= Beginning of Section =

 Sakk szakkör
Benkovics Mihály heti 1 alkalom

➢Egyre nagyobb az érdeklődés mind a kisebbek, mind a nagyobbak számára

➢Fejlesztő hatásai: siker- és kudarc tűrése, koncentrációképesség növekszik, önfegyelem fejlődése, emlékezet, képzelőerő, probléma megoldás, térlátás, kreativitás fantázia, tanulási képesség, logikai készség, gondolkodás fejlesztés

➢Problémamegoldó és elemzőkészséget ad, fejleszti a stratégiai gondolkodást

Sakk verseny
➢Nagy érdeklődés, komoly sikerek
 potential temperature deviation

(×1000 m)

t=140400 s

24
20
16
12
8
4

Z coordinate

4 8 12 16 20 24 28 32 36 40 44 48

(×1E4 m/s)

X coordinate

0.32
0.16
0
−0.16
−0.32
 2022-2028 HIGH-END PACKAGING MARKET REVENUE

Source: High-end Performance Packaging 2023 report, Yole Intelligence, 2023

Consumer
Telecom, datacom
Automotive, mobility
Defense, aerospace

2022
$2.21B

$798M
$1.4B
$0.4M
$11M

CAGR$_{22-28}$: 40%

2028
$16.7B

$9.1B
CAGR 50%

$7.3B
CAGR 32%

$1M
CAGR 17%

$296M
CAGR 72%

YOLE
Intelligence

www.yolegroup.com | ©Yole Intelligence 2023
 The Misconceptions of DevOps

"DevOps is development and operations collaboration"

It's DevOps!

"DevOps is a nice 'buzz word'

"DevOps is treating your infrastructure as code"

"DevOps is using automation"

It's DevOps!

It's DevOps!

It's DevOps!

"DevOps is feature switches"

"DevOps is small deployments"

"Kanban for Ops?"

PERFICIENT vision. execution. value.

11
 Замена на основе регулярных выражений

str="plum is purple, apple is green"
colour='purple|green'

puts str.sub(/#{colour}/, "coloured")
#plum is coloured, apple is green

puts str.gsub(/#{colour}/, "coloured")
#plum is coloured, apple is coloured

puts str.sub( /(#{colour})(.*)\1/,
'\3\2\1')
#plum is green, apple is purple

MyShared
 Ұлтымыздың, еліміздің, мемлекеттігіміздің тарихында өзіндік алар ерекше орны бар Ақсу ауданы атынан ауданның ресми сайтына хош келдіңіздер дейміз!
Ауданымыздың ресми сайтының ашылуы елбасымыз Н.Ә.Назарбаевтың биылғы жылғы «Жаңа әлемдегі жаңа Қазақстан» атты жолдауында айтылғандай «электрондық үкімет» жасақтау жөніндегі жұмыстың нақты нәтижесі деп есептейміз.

= End of Section =

*YOUR GOAL*: Working from the listing above, pick out every line that has "purple" and copy it.

*RESPONSE BELOW*:
str="plum is purple, apple is green"
colour='purple|green'
#plum is green, apple is purple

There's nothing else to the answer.